Here, we make one point about conductors by means of an analogy. The analogy involves a lake full of fish. Let the lake represent the conductor and the fish the charge carriers. The fish are free to move around anywhere within the lake, but, and this is the point, they can’t, under ordinary circumstances, escape the lake. They can go to every boundary of the body of water, you might even see some on the surface, but, they cannot leave the water. This is similar to the charge carriers in a conductor surrounded by vacuum or an insulating medium such as air. The charges can go everywhere in and on the conductor, but, they cannot leave the conductor.
The facts we have presented on the nature of charge, electric fields, and conductors allow one to draw some definite conclusions about the electric field and unbalanced charge within the material of, and at or on the surface of, an ideal conductor. Please try to reason out the answers to the following questions:
- Suppose you put a neutral ideal conducting solid sphere in a region of space in which there is, initially, a uniform electric field. Describe (as specifically as possible) the electric field inside the conductor and the electric field at the surface of the conductor. Describe the distribution of charge in and on the conductor.
- Repeat question 1 for the case of a non-uniform field.
- Suppose you put some charge on an initially-neutral, solid, perfectly-conducting sphere (where the sphere is not in a pre-existing electric field). Describe the electric field inside the conductor, at the surface of the conductor, and outside the conductor as a result of the unbalanced charge. Describe the distribution of the charge in and on the conductor.
- Repeat questions 1-3 for the case of a hollow perfectly-conducting spherical shell (with the interior being vacuum).
- How would your answers to questions 1-4 change if the conductor had some shape other than spherical?

▸ **Required action A**
Decide whether each statement agrees with the passage on conductors. Answer yes or no for each, and quote the words of the passage that decide it.
(i) In the analogy, the fish stand for the charge carriers.
(ii) Under ordinary circumstances, the fish are able to leave the lake.
(iii) The comparison applies to a conductor surrounded by vacuum or by an insulating medium such as air.
▸ **Required action B**
Using the passage on conductors, give a short answer to each question on its own line.
(i) What does the lake represent in the analogy?
(ii) What kind of electric field initially occupies the region where the neutral sphere is placed in the first question?
(iii) What fills the interior of the hollow spherical shell?
▸ **Required action C**
According to the passage on conductors, what makes it possible to draw definite conclusions about the electric field and unbalanced charge in an ideal conductor? Answer in one to three sentences.

▸ **Stored data**

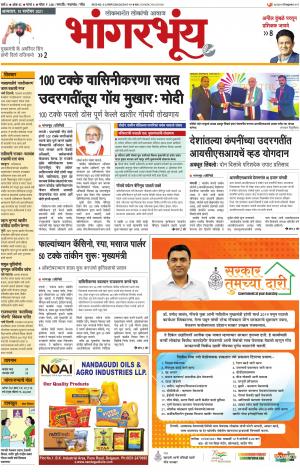 BHAANGARBHUIN cover image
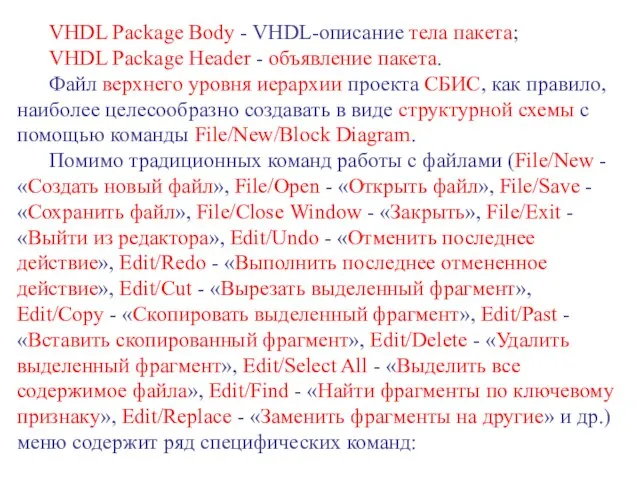 VHDL Package Body - VHDL-описание тела пакета; VHDL Package Header - объявление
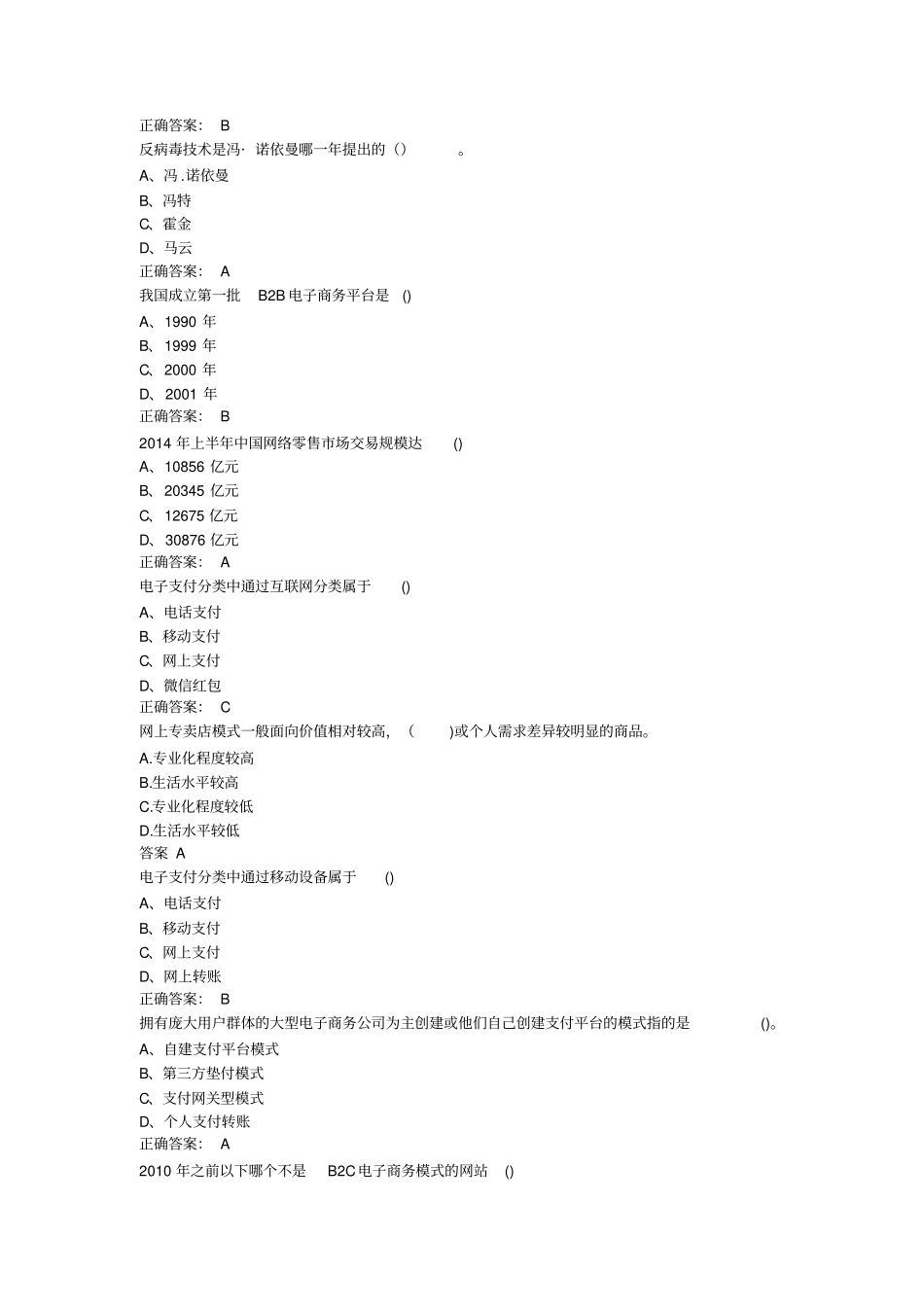 互联网时代电子商务试题_第2页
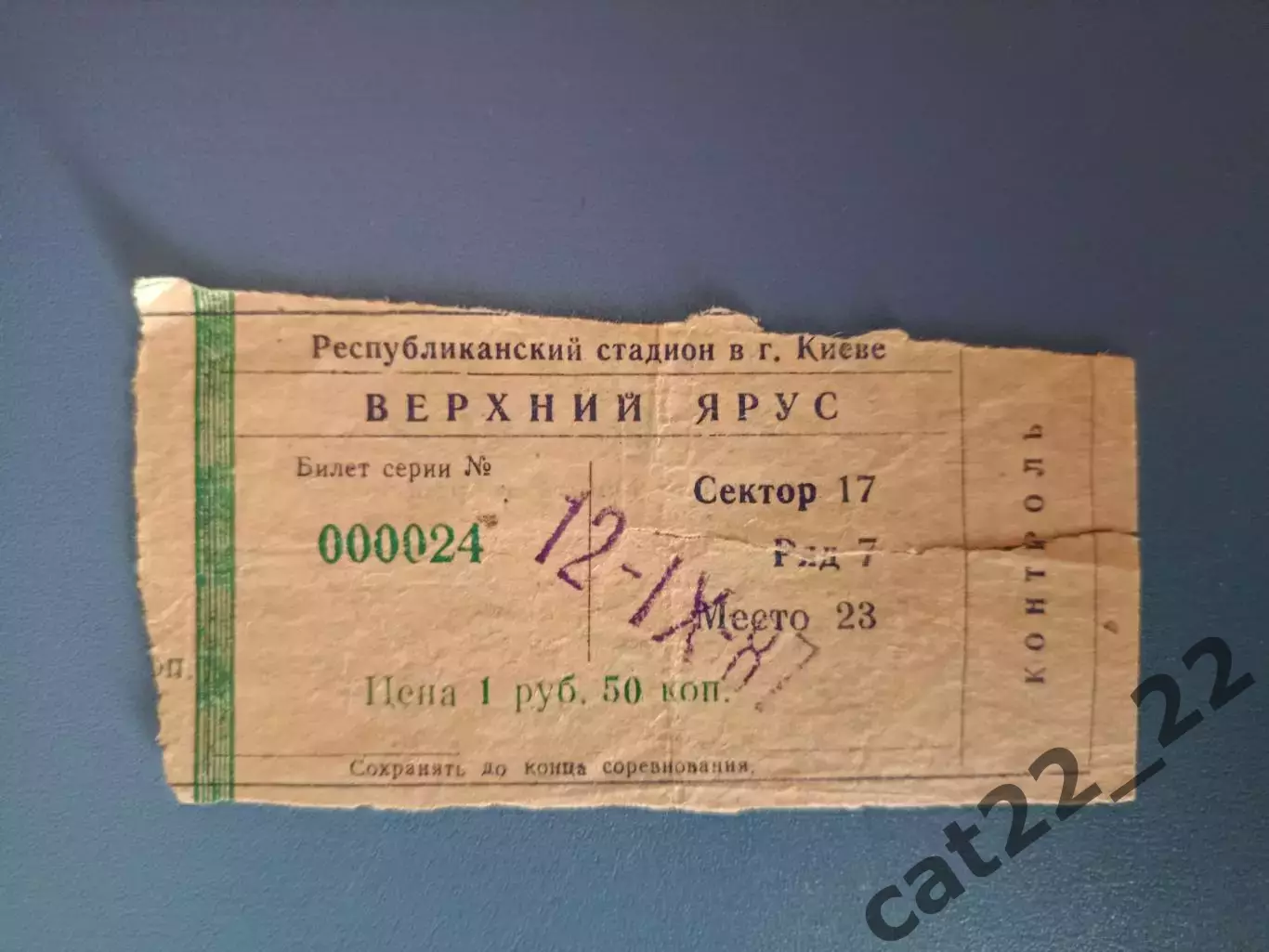 Динамо Киев СССР/Украина - Торпедо Москва СССР/Россия 12.09.1987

▸ **Task output A**
(i) Yes: "Let the lake represent the conductor and the fish the charge carriers."
(ii) No: "they can’t, under ordinary circumstances, escape the lake."
(iii) Yes: "This is similar to the charge carriers in a conductor surrounded by vacuum or an insulating medium such as air."

▸ **Task output B**
(i) The conductor.
(ii) A uniform electric field.
(iii) Vacuum.

▸ **Task output C**
The facts already presented about the nature of charge, electric fields, and conductors make it possible. Those facts allow definite conclusions about the electric field and unbalanced charge within the material of an ideal conductor and at or on its surface.